A democracia brasileira, em sua crise atual, é o objeto do presente trabalho. O desafio proposto, desempenhado com simplicidade, culmina com propostas de alteração dos arranjos democráticos atuais, priorizando a simplicidade, a inclusão social e o equilíbrio.

O desafio é, a partir de nosso modelo de democracia, promover ajustes, iniciar a realização de uma ponderação que nos ajude na identificação dos arranjos mais adequados para viabilizar a nossa democracia.

Longe de destituir as instituições do mérito que possuem, por deliberada opção intelectual, faz-se o movimento inverso neste trabalho. Assim, o presente trabalho busca apresentar como resultado uma proposta concisa e inovadora, fundada, sobretudo, na realidade e na responsabilidade.

As dificuldades enfrentadas na elaboração do presente, certamente, não foram poucas.

A primeira foi superar o ranço de julgar o próprio caráter das doutrinas democráticas [01], pois como bem realça LÉON DUGUIT, esse é um erro muito vulgar e merecedor de cautela.

A segunda, reconhecer a relevância do tema. Superar a esmagadora constatação de que é muito difícil mudar o sistema posto, segundo CAFFÉ ALVES (2002, p. 99-100):

Mesmos estes "valores da comunidade" são uma construção ideológica providenciada, consciente ou inconscientemente, pelas forças hegemônicas dessa comunidade, mediante os mais variados instrumentos de propaganda, de divulgação de idéias e de formação de opinião pública.

TAREFA> Transcreva o trecho do texto sobre a democracia brasileira que começa em "As dificuldades enfrentadas" e segue até "de opinião pública.", sem alterar nenhuma palavra.

DADOS FORNECIDOS>

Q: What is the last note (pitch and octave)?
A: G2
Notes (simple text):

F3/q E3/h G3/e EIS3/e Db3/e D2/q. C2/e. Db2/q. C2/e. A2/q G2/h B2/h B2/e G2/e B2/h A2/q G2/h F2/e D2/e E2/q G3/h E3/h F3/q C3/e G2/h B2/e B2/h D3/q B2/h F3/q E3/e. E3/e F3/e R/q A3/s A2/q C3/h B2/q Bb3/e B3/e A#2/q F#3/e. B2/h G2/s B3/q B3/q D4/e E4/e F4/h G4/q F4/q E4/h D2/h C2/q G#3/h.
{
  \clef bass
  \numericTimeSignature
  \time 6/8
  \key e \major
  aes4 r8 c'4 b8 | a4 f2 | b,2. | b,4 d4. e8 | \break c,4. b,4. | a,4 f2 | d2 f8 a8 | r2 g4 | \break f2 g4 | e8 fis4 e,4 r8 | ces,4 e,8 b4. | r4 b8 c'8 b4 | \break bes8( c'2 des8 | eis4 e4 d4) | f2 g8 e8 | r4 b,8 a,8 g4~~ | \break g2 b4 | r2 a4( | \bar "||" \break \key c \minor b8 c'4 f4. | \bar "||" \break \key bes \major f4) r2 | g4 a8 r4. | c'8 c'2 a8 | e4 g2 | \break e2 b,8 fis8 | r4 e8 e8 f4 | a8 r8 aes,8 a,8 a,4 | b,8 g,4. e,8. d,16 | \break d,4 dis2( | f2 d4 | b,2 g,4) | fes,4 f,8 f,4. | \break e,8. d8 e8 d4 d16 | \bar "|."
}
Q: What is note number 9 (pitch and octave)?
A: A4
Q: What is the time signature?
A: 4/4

TAREFA CONCLUÍDA>
As dificuldades enfrentadas na elaboração do presente, certamente, não foram poucas.

A primeira foi superar o ranço de julgar o próprio caráter das doutrinas democráticas [01], pois como bem realça LÉON DUGUIT, esse é um erro muito vulgar e merecedor de cautela.

A segunda, reconhecer a relevância do tema. Superar a esmagadora constatação de que é muito difícil mudar o sistema posto, segundo CAFFÉ ALVES (2002, p. 99-100):

Mesmos estes "valores da comunidade" são uma construção ideológica providenciada, consciente ou inconscientemente, pelas forças hegemônicas dessa comunidade, mediante os mais variados instrumentos de propaganda, de divulgação de idéias e de formação de opinião pública.